Published in Almasry Alyoum on 30 - 01 - 2010

It was a small moment, but a potentially defining one.
On 28 January, President Barack Obama stood before a “town hall meeting” of Florida college students—the sort of intimate populist gathering where the charismatic Obama normally flourishes.
A young student named Laila Abdel Aziz took the microphone, giggling under the sudden spotlight and prefacing her question by saying she had volunteered during Obama's campaign.
Then she asked a question on the minds of many in the Middle East: “Last night in your State of the Union address you spoke of America's support for human rights. Then, why have we not condemned Israel and Egypt's human rights violations against the occupied Palestinian people? And yet we continue supporting them financially with billions of dollars from our tax dollars?"
Obama's response might as well have been assembled with random sentences from every US government statement on Israel/Palestine over the past 30 years.
He called Israel “one of our strongest allies” and “a vibrant democracy,” acknowledged “the plight of the Palestinians,” endorsed the two-state solution and concluded that, “both sides are going to have to make compromises.”
Afterwards, in an interview with a local Florida radio station, Abdel Aziz couldn't hold back from criticizing a man she helped get elected.
“President Obama did not really answer my question or address it, so I'm really disappointed right now."
She's hardly alone.
As Obama enters the second year of his historic presidency, many in the Arab and Muslim world seem increasingly unhappy about how little hope and change we've actually seen. The much-vaunted US-backed push to restart Israeli-Palestinian peace talks has essentially stalled while efforts to push for greater domestic reform among America's Arab allies never really got started in the first place.
“Part of the problem is that many Arabs, including even some Islamists, believed in Obama almost as much as Americans did,” wrote Shadi Hamid, deputy director of the Brookings Doha Center, a branch of the Washington DC-based Brookings Institute thinktank. “The gap between expectation and reality has been so great so as to almost defy characterization.”
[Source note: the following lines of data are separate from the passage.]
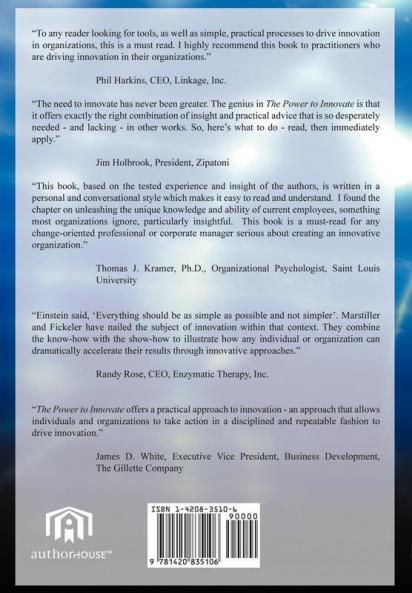 "To any reader looking for tools, as well as simple, practical processes to drive innovation in organizations, this is a must read. I highly recommend this book to practitioners who are driving innovation in their organizations."

Phil Harkins, CEO, Linkage, Inc.

"The need to innovate has never been greater. The genius in The Power to Innovate is that it offers exactly the right combination of insight and practical advice that is so desperately needed - and lacking - in other works. So, here's what to do - read, then immediately apply."

Jim Holbrook, President, Zipatoni

"This book, based on the tested experience and insight of the authors, is written in a personal and conversational style which makes it easy to read and understand. I found the chapter on unleashing the unique knowledge and ability of current employees, something most organizations ignore, particularly insightful. This book is a must-read for any change-oriented professional or corporate manager serious about creating an innovative organization."

Thomas J. Kramer, Ph.D., Organizational Psychologist, Saint Louis University

"Einstein said, 'Everything should be as simple as possible and not simpler'. Marstiller and Fickeler have nailed the subject of innovation within that context. They combine the know-how with the show-how to illustrate how any individual or organization can dramatically accelerate their results through innovative approaches."

Randy Rose, CEO, Enzymatic Therapy, Inc.

"The Power to Innovate offers a practical approach to innovation - an approach that allows individuals and organizations to take action in a disciplined and repeatable fashion to drive innovation."

James D. White, Executive Vice President, Business Development, The Gillette Company

authorHOUSE™

ISBN 1-4208-3510-6

90000

9 781420 835106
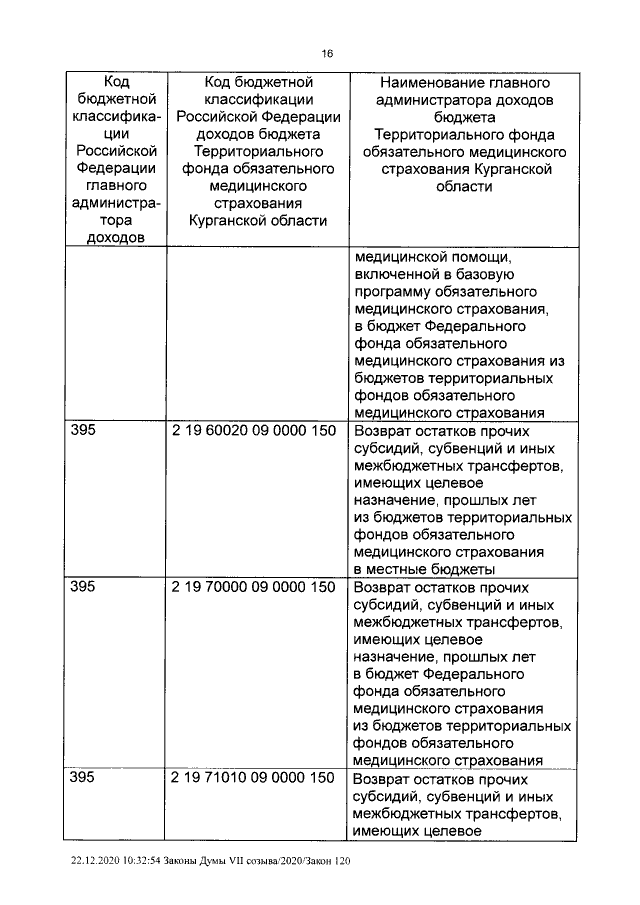 16

| Код бюджетной классификации Российской Федерации главного администратора доходов | Код бюджетной классификации Российской Федерации доходов бюджета Территориального фонда обязательного медицинского страхования Курганской области | Наименование главного администратора доходов бюджета Территориального фонда обязательного медицинского страхования Курганской области |
|---|---|---|
| | | медицинской помощи, включенной в базовую программу обязательного медицинского страхования, в бюджет Федерального фонда обязательного медицинского страхования из бюджетов территориальных фондов обязательного медицинского страхования |
| 395 | 2 19 60020 09 0000 150 | Возврат остатков прочих субсидий, субвенций и иных межбюджетных трансфертов, имеющих целевое назначение, прошлых лет из бюджетов территориальных фондов обязательного медицинского страхования в местные бюджеты |
| 395 | 2 19 70000 09 0000 150 | Возврат остатков прочих субсидий, субвенций и иных межбюджетных трансфертов, имеющих целевое назначение, прошлых лет в бюджет Федерального фонда обязательного медицинского страхования из бюджетов территориальных фондов обязательного медицинского страхования |
| 395 | 2 19 71010 09 0000 150 | Возврат остатков прочих субсидий, субвенций и иных межбюджетных трансфертов, имеющих целевое |

22.12.2020 10:32:54 Законы Думы VII созыва/2020/Закон 120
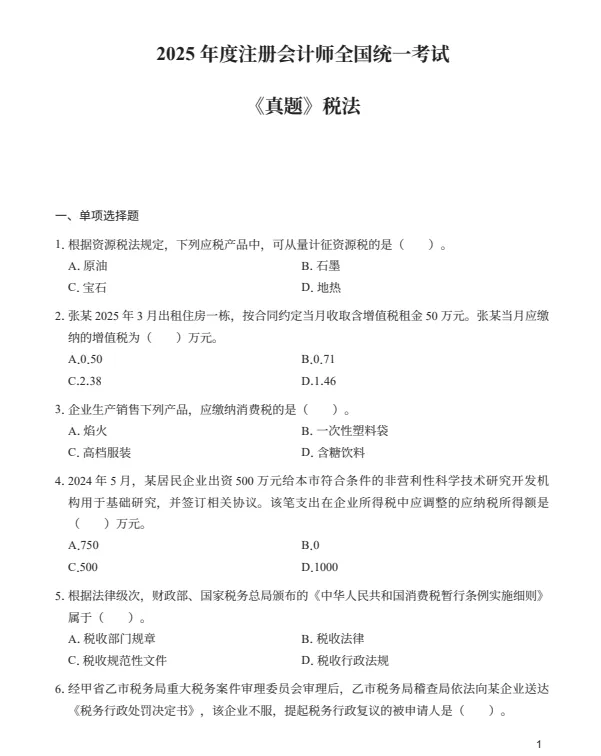 2025 年度注册会计师全国统一考试

《真题》税法

一、单项选择题

1. 根据资源税法规定，下列应税产品中，可从量计征资源税的是（　）。

A. 原油

B. 石墨

C. 宝石

D. 地热

2. 张某 2025 年 3 月出租住房一栋，按合同约定当月收取含增值税租金 50 万元。张某当月应缴纳的增值税为（　）万元。

A.0.50

B.0.71

C.2.38

D.1.46

3. 企业生产销售下列产品，应缴纳消费税的是（　）。

A. 焰火

B. 一次性塑料袋

C. 高档服装

D. 含糖饮料

4. 2024 年 5 月，某居民企业出资 500 万元给本市符合条件的非营利性科学技术研究开发机构用于基础研究，并签订相关协议。该笔支出在企业所得税中应调整的应纳税所得额是（　）万元。

A.750

B.0

C.500

D.1000

5. 根据法律级次，财政部、国家税务总局颁布的《中华人民共和国消费税暂行条例实施细则》属于（　）。

A. 税收部门规章

B. 税收法律

C. 税收规范性文件

D. 税收行政法规

6. 经甲省乙市税务局重大税务案件审理委员会审理后，乙市税务局稽查局依法向某企业送达《税务行政处罚决定书》，该企业不服，提起税务行政复议的被申请人是（　）。

1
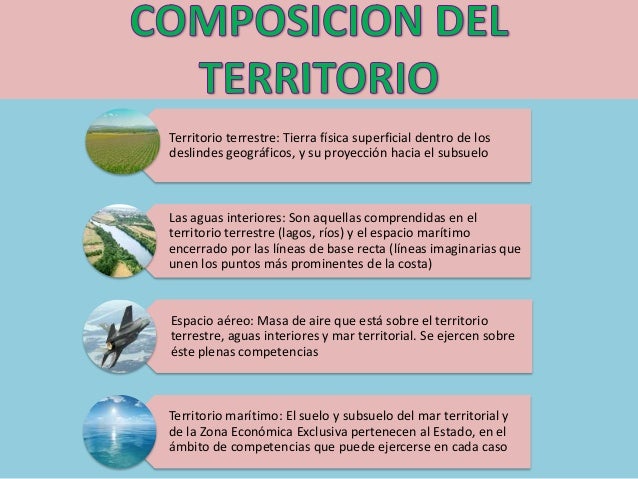 COMPOSICION DEL TERRITORIO

Territorio terrestre: Tierra física superficial dentro de los deslindes geográficos, y su proyección hacia el subsuelo

Las aguas interiores: Son aquellas comprendidas en el territorio terrestre (lagos, ríos) y el espacio marítimo encerrado por las líneas de base recta (líneas imaginarias que unen los puntos más prominentes de la costa)

Espacio aéreo: Masa de aire que está sobre el territorio terrestre, aguas interiores y mar territorial. Se ejercen sobre éste plenas competencias

Territorio marítimo: El suelo y subsuelo del mar territorial y de la Zona Económica Exclusiva pertenecen al Estado, en el ámbito de competencias que puede ejercerse en cada caso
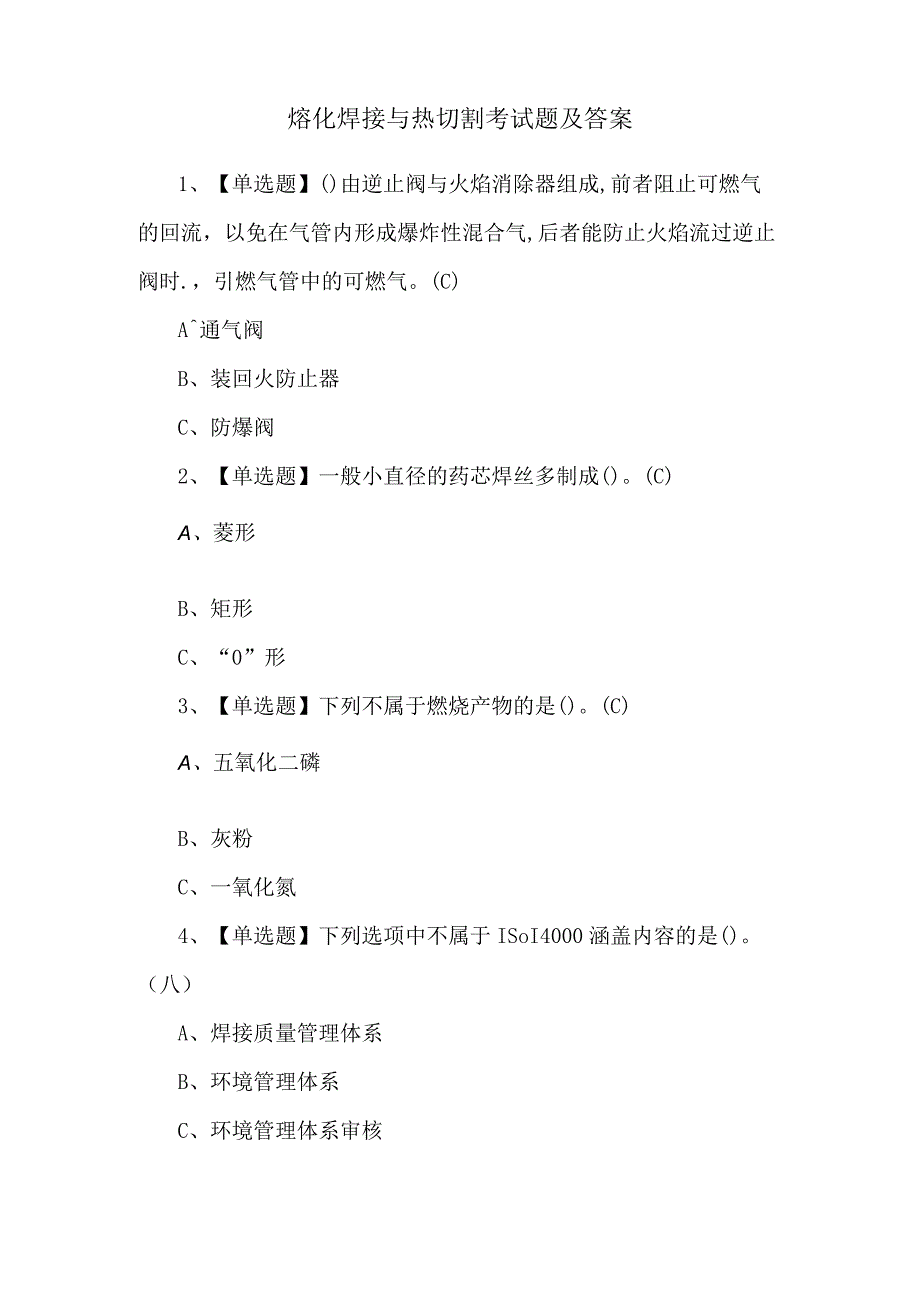 熔化焊接与热切割考试题及答案

1、【单选题】()由逆止阀与火焰消除器组成,前者阻止可燃气的回流，以免在气管内形成爆炸性混合气,后者能防止火焰流过逆止阀时.，引燃气管中的可燃气。(C)

A^通气阀

B、装回火防止器

C、防爆阀

2、【单选题】一般小直径的药芯焊丝多制成()。(C)

A、菱形

B、矩形

C、“0”形

3、【单选题】下列不属于燃烧产物的是()。(C)

A、五氧化二磷

B、灰粉

C、一氧化氮

4、【单选题】下列选项中不属于ISoI4000涵盖内容的是()。（八）

A、焊接质量管理体系

B、环境管理体系

C、环境管理体系审核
In fairness, expectations for the impact Obama would have in the Middle East were probably a little over-inflated. But after all, wasn't it Obama himself that did much of the inflating in the first place?
Obama acknowledged as much in an interview earlier this week with Time magazine.
“I think it is absolutely true that what we did this year didn't produce the kind of breakthrough that we wanted,” Obama said of peace process. “If we had anticipated some of these political problems of both sides earlier, we might not have raised expectations so high.”
With his landmark speech in Cairo six months ago and his tough talk about a need for an absolute blanket freeze on Israeli settlement construction, Obama's administration started strong.
Then something changed. Or perhaps it's more accurate to say that nothing changed. Israeli Prime Minister Benjamin Netanyahu essentially called the administration's bluff. His offer last fall of a temporary freeze on West Bank settlement construction, while continuing to build in Arab East Jerusalem, fell far short of the Obama administration's stated minimum requirements.
America's counter-response was all-too-familiar to jaded observers of the Middle East political swamp: vague talk about how Israel's continued construction was “unhelpful,” followed by pressure on Palestinian Authority President Mahmoud Abbas to accept negotiations on terms that would kill his already fragile credibility.
The end result has been the same exact stalemate that killed all the previous incarnations of the peace process. It's a scenario that critics of the administration say they should have seen coming.
“It's not as if the dysfunctional condition of Israeli and Palestinian internal politics was a dark mystery when Obama took office,” wrote Harvard University professor Stephen Walt recently on the Foreign Policy Magazine website. “Did they ever ask themselves what they would do if Netanyahu dug in his heels, as anyone with a triple-digit IQ should have expected?”
Walt, one of the most high-profile critics of Israeli policy, has begun openly urging U.S. Middle East Envoy Sen. George Mitchell to resign.
“He is wasting his time. The administration's early commitment to an Israeli-Palestinian peace was either a naïve bit of bravado or a cynical charade, and if Mitchell continues to pile up frequent-flyer miles in a fruitless effort, he will be remembered as one of a long series of US 'mediators' who ended up complicit in Israel's self-destructive land grab on the West Bank,” Walt wrote.
On Arab domestic issues, the situation has been even worse. While the Obama administration can be accused of paying insincere lip service to Israeli-Palestinian peace, the need for democratic reform hasn't even received the lip service. Obama made brief mention of the issue in his Cairo speech, but since then has contributed almost nothing significant.
“Arab reformers, who for most of this decade have been trying to break down the barriers to social and political modernization in the Middle East, have also begun to conclude that the Obama administration is more likely to harm than to help them,” wrote Washington Post columnist Jackson Diehl, a longtime critic of the Mubarak regime. “The Obama administration…often speaks as if it does not recognize the existence of an Arab reform movement.”
Some think there's still a lot of time left for Obama to fulfill some of those hopes. But at the one-year mark, the honeymoon is definitely over and the signs simply don't look very good.
Obama doesn't sound worse than previous administrations. He sounds exactly the same—and that's the problem.